Ganteaume's expeditions of 1801 were three connected major French Navy operations of the spring of 1801 during the French Revolutionary Wars. A French naval squadron from Brest under Contre-amiral Honoré Ganteaume, seeking to reinforce the besieged French garrison in Ottoman Egypt, made three separate but futile efforts to reach the Eastern Mediterranean.
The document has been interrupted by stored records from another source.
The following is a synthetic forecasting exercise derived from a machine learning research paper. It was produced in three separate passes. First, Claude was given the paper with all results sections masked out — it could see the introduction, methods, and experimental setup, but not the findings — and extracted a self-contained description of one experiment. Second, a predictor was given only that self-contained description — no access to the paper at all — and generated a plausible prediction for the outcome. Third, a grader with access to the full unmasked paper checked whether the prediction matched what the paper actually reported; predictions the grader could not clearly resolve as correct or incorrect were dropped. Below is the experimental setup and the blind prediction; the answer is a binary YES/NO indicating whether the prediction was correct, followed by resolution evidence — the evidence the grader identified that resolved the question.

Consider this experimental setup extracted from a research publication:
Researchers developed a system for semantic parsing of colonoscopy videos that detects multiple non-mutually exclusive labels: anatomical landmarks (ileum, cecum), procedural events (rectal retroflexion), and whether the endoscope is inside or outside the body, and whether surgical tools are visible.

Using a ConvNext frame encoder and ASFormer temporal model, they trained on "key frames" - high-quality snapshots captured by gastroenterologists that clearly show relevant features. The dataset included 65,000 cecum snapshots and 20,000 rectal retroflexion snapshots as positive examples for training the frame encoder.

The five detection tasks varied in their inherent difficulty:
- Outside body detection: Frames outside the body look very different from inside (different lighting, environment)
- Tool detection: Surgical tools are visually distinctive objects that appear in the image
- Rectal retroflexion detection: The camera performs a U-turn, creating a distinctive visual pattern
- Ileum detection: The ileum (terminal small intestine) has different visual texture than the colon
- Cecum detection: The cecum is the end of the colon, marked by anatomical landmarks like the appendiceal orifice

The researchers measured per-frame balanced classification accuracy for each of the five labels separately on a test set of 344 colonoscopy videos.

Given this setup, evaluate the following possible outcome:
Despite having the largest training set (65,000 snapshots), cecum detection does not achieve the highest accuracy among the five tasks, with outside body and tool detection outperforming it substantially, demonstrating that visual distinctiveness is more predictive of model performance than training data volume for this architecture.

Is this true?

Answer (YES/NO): NO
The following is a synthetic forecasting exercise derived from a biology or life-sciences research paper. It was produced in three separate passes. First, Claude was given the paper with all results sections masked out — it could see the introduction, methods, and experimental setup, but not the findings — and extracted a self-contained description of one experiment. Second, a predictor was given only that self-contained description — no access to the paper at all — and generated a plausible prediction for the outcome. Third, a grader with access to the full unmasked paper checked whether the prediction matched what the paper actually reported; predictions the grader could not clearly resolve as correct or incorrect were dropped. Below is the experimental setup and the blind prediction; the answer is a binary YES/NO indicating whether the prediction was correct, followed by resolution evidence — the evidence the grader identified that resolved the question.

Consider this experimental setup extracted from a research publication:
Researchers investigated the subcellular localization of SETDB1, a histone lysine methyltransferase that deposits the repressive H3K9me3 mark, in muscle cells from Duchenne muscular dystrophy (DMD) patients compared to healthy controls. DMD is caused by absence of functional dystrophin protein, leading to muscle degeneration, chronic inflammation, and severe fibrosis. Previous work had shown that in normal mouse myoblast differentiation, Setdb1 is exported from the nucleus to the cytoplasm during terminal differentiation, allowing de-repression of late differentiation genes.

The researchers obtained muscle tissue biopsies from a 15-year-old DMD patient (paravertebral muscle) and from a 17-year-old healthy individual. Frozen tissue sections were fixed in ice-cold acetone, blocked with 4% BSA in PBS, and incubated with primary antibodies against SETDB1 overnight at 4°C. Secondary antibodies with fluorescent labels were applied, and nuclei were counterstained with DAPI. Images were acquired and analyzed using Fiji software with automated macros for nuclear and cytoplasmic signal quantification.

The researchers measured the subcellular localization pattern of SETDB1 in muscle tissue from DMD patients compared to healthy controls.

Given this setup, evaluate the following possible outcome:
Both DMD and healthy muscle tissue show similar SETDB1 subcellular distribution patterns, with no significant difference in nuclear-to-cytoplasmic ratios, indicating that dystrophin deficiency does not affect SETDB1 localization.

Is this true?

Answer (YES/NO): NO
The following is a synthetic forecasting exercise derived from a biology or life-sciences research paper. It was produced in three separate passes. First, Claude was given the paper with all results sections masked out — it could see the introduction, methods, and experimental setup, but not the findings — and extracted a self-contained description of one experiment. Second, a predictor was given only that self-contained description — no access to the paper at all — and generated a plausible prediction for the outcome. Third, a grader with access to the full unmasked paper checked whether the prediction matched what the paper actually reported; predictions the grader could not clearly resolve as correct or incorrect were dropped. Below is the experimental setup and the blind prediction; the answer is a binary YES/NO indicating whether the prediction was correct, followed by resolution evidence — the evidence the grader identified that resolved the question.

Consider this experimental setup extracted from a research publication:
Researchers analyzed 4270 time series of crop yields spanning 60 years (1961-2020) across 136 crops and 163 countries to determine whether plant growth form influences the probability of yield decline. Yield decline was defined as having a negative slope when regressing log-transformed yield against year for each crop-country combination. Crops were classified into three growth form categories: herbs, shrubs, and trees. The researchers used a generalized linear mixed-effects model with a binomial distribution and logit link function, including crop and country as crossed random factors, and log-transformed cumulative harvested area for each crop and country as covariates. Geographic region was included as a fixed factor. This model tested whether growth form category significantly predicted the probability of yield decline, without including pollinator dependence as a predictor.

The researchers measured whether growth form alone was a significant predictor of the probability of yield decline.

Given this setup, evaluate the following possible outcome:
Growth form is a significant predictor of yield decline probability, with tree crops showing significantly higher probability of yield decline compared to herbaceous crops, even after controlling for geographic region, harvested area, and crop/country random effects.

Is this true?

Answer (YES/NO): YES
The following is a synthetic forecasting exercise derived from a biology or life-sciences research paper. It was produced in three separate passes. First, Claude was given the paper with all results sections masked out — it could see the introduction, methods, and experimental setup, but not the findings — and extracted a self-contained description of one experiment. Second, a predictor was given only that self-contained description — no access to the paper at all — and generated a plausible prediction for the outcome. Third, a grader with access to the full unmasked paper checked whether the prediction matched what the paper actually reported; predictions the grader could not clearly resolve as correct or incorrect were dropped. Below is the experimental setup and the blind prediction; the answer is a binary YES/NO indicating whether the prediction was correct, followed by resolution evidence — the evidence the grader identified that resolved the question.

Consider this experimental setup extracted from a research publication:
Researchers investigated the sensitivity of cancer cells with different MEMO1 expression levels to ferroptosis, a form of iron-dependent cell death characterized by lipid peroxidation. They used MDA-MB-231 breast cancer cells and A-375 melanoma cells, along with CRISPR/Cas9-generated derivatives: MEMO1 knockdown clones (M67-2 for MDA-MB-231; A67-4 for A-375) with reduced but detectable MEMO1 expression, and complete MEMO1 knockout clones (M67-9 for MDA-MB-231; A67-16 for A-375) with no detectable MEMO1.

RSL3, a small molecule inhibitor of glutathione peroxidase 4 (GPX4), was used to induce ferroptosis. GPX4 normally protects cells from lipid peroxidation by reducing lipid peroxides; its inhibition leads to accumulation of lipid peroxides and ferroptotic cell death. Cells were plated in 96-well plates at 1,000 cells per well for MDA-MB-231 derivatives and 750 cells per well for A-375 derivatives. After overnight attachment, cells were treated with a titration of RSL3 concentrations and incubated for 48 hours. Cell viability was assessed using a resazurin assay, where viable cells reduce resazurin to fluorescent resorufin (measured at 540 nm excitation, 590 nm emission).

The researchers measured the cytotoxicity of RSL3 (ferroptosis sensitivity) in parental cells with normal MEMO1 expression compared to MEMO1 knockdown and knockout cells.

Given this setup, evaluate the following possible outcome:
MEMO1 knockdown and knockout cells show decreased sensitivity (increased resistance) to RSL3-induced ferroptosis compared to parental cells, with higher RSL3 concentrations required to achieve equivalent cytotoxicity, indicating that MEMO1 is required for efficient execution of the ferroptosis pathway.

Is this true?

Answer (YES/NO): NO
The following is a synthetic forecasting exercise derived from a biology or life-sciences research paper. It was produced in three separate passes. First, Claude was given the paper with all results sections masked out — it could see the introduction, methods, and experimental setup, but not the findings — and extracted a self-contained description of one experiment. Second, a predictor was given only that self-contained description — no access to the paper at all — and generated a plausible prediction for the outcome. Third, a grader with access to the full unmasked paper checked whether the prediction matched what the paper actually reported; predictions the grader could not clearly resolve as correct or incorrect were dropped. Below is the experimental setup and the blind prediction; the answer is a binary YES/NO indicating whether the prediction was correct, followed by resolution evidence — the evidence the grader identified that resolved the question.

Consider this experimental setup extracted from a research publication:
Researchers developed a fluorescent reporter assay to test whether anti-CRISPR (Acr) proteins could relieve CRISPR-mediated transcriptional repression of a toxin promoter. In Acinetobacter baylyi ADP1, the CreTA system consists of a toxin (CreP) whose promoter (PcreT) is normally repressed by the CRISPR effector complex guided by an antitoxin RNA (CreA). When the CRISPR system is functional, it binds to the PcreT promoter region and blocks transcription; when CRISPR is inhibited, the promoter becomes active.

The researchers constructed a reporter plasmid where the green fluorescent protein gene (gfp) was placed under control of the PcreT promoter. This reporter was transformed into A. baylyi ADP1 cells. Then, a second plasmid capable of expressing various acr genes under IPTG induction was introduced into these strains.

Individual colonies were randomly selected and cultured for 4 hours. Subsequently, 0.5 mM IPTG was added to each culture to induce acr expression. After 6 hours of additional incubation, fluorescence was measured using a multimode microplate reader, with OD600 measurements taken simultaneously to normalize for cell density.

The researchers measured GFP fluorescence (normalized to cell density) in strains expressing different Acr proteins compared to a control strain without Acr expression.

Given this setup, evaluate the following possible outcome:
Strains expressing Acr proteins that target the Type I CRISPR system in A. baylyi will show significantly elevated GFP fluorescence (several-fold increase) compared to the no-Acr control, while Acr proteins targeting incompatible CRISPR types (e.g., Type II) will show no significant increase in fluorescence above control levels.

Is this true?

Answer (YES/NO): YES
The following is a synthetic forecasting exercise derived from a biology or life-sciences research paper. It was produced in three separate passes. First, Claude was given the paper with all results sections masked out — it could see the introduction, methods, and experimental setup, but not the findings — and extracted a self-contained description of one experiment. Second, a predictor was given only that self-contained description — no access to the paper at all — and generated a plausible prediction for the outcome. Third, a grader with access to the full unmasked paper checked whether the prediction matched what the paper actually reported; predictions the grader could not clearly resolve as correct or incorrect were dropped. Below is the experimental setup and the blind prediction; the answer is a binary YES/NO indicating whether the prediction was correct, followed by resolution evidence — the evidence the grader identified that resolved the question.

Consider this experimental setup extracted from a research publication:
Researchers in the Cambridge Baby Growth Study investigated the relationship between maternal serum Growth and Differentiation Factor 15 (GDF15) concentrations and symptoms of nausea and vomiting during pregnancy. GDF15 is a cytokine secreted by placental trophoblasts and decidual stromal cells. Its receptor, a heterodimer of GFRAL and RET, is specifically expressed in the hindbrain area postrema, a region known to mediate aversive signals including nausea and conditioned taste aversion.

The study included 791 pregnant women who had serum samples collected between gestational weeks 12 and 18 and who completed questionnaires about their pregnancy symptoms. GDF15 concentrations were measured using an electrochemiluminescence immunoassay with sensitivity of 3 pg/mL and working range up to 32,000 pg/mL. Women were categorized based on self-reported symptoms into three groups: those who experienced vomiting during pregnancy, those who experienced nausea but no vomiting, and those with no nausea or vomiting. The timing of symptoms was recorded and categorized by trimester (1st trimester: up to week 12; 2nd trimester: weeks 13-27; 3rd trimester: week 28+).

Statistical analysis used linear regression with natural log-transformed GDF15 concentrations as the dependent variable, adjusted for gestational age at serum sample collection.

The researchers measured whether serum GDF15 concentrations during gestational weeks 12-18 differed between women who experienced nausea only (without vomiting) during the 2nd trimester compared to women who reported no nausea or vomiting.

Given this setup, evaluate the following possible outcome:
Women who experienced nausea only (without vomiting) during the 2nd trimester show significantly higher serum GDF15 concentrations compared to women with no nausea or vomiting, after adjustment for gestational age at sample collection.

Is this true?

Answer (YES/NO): NO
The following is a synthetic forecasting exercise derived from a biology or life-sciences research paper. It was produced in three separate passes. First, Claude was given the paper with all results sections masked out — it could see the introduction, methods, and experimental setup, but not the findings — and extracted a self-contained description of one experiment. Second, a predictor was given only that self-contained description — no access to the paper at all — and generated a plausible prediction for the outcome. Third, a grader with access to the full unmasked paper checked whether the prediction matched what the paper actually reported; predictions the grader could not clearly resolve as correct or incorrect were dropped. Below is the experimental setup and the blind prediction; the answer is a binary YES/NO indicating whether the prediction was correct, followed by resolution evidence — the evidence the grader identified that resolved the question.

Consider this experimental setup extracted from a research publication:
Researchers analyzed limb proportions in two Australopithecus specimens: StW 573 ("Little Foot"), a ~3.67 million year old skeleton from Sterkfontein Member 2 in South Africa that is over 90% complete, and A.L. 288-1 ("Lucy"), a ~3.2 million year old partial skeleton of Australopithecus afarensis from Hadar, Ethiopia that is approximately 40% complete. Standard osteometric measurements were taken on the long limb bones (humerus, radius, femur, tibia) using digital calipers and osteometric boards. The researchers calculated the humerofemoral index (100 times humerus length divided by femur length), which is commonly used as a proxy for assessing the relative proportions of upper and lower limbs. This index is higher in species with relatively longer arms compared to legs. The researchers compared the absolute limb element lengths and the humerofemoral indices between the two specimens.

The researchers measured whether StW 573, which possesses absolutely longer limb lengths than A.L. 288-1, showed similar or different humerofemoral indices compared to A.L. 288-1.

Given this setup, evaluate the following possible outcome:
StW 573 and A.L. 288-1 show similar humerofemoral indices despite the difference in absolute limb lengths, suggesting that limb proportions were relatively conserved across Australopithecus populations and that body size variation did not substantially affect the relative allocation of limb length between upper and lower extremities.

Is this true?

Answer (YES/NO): YES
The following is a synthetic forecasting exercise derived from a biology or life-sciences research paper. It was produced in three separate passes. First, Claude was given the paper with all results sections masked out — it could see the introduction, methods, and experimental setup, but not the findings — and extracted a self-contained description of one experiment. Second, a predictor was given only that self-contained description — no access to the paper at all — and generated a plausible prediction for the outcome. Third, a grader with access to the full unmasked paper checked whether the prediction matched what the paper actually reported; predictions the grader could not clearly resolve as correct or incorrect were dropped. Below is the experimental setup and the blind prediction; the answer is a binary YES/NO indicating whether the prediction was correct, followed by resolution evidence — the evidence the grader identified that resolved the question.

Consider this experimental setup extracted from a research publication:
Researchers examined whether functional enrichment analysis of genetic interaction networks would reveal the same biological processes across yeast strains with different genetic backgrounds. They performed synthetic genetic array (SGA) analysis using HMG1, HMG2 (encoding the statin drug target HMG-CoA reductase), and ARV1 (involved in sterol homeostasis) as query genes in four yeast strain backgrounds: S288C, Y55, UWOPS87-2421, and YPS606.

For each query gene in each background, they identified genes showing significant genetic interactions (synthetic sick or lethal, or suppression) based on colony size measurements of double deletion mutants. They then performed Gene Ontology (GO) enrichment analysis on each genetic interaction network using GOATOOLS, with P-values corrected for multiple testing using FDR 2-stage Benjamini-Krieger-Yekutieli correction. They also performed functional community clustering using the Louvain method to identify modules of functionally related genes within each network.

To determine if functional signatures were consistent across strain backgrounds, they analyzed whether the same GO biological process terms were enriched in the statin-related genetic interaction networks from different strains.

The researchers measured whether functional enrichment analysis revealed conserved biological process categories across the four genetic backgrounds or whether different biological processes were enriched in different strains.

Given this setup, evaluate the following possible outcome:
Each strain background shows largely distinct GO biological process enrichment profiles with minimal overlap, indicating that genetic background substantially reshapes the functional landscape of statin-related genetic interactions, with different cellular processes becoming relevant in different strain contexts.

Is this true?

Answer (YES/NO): YES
The French army in Egypt had been trapped there shortly after the start of the Napoleonic campaign in Egypt in 1798, when the French Mediterranean Fleet was destroyed at the Battle of the Nile. Since that defeat, the French Navy had maintained only a minimal presence in the Mediterranean Sea, while the more numerous British and their allies had succeeded in blockading and defeating several French bases almost unopposed.

The despatch of Ganteaume's squadron was a direct effort to restore balance to the situation in the Mediterranean by First Consul Napoleon Bonaparte and on the first cruise it reached Toulon on 19 February 1801, providing vital reinforcements to the remnants of the fleet there. The second expedition, launched from Toulon a month later, was forced back to the port by a combination of bad weather and the British blockade. The third expedition actually reached the Eastern Mediterranean and a fruitless attempt was made to land troops at Benghazi, before British ships from the blockade of Egypt successfully drove Ganteaume's forces away. The French squadron returned to Toulon by 22 July, at which point the expedition was called off. Despite his failure to land troops in North Africa, Ganteaume did win a series of minor victories over lone British warships, including the frigate HMS Success and the ship of the line HMS Swiftsure, and several of his ships detached during the third expedition were subsequently involved in the Algeciras Campaign in July. Ultimately the inability of the French to break through the British blockade of Egypt resulted in the defeat and surrender of the garrison there later in the year.

== Background ==
In May 1798, a large French fleet of warships and transports crossed the Mediterranean Sea with an army of more than 35,000 men under General Napoleon Bonaparte, intent on an invasion of Egypt, then nominally held by the neutral Ottoman Empire. Pausing to capture Malta, the French force then pressed on eastwards aware that a fleet under Rear-Admiral Sir Horatio Nelson had entered the Mediterranean and was in pursuit. Successfully avoiding Nelson's forces, the fleet reached Alexandria on 29 June and immediately invaded, rapidly advancing inland and defeating the Mamluk rulers of Egypt at the Battle of the Pyramids on 21 July. While the army had pushed inland, the fleet, under Vice-Admiral François-Paul Brueys D'Aigalliers, had anchored in Aboukir Bay near Alexandria, and was found there in the afternoon of 1 August by Nelson's fleet. Despite the growing darkness, Nelson attacked at once and in the three-day Battle of the Nile destroyed or captured eleven ships of the line and two frigates. Just two ships of the line and two frigates escaped and among the more than 3,000 casualties was Admiral Brueys, killed on his flagship Orient.

With his route back to France suddenly closed, Bonaparte consolidated his position in Egypt and then attacked north into Ottoman Syria. The operation achieved some initial success, but British dominance at sea heavily influenced the campaign: the siege train was captured on its coastal barges, all supplies had to be brought overland and any French operations near the shoreline came under heavy fire from Royal Navy warships, particularly at the culminating Siege of Acre. An attempt by the French Atlantic Fleet to intervene in the Mediterranean, known as the Croisière de Bruix, failed in July 1799. Defeated at Acre and driven back to Egypt, Bonaparte decided to return to France in November 1799 in order to take charge of the deteriorating situation in the War of the Second Coalition. He could only evacuate a small number of advisors with him on the frigates Muiron and Carrère, but promised the army remaining in Egypt under General Jean Baptiste Kléber that he would send support and reinforcements from Europe. Bonaparte successfully reached France without interception by British forces and on 9 November 1799 seized power in the coup of 18 Brumaire and proclaimed himself First Consul.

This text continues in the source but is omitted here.